Erasing greasier material with loose abrasive
An alternative to solvents is abrasion. It is messy but it can be done so as to leave little evidence. The process works best with water soluble materials. After masking with pressure sensitive film the area is rubbed with loose abrasive and water. The "slurry" will remove minute amounts of both drawing material and stone. The usual abrasive is 220 grit carborundum but usually effects can be had through use of abrasives ranging from rotten stone (polish) to #50 grit carborundum. Everything from fingertips to favorite flat pebbles has been used to rub the abrasive.
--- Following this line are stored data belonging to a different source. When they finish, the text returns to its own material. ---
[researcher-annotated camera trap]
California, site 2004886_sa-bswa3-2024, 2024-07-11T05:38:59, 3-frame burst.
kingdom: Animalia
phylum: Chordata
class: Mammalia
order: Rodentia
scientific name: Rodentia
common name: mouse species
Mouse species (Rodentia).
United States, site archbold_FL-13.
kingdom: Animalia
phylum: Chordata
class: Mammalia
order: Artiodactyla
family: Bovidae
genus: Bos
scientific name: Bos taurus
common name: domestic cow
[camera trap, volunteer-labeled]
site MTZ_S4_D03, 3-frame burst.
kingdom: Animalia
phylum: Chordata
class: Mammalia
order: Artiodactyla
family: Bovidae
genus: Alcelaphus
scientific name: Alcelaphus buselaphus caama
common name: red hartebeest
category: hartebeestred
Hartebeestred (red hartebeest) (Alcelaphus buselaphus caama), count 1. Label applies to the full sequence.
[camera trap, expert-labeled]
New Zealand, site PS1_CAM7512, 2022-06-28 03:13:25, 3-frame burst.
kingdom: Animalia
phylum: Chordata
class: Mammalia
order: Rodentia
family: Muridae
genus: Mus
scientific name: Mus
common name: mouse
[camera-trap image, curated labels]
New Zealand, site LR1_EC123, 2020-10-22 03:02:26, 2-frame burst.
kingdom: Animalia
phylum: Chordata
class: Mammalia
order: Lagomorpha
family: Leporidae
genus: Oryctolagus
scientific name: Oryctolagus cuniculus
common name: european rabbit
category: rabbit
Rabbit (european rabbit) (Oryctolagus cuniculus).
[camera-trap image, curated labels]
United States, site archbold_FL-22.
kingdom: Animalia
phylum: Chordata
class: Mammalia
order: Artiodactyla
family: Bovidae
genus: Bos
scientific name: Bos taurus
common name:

Please do not try this without elaborate preparation. Special "air erasers" have been marketed by Pasche. They blast a tiny stream of carborundum. The result can be beautiful, but the grit goes everywhere! Crisp edges require masking.
Erasing by filling in
No, this is not a joke. It is easier to remove a solid than a tonal area chemically. Therefore, it may be easier (especially on plate) to fill in an area containing a mistake ... with the intention of redrawing the area after further processing.
For purposes of this handout deletions differ from erasers in that they are done while the image is in ink. The deleted area may be a mistake, a flaw in the printing surface, or a selected area that is removed for creative purposes - as in color reduction printing.
Deletions involve removing grease and applying acidified gum to establish non-printing (desensitized) areas. In order to re-draw the stone or plate, it must be counter-etched in preparation for new drawing materials.
Masking film and deletion fluid
Masking films must be tough adhesive backed, but removable. Some films leave small amounts of adhesive behind so experimentation is helpful with new films. Films may be run through the press or burnished by hand. Good masking films can be cut with precision that allows a pencil line to be divided in half.
Deletion fluid is mixed in small containers. The acid/gum/lacquer thinner mixture will separate quickly so it must be shaken with each use. Small amounts may be applied through openings in masking film. They should be rubbed in with a brush and removed with paper towels until the deletion is visibly complete.
Some "commercial" plate cleaners are deletion fluid. One of the most effective is Varn Corporations "true blue" plate cleaner. This reacts very much like the recipe given above but probably contains detergents and other materials. Other plate cleaners do not contain solvents and will corrode but not delete an image.
Rather than mixing solvents and gum, it is possible to use solvents followed by gum. As mentioned above, solids are easier to remove so it may be worthwhile to cover an area intended for deletion with a soluble substance (tusche, shellac, liquitex) After washing away all vestiges of grease, any area to be deleted may be painted with acidified gum. Phosphoric is generally milder than nitric acid, but either will remove grease residue and establish clean "non-painting" areas.
Soft - deletions
Instead of acidified gum the artist may choose water-soluble/gum based water-color pencils or crayons. Carden de arche crayons have been used for this delicate process. Once the stone has been processed and is "in ink" it should be given a suitable stabilizing etch to reinforce these deletions.
All of the procedures used for deletion alter the surface of the stone (less true for plates) and smooth the grain toward a polished surface. Smooth polished surfaces dry quicker than rough surfaces and may fill-in quickly if caution is not used during printing.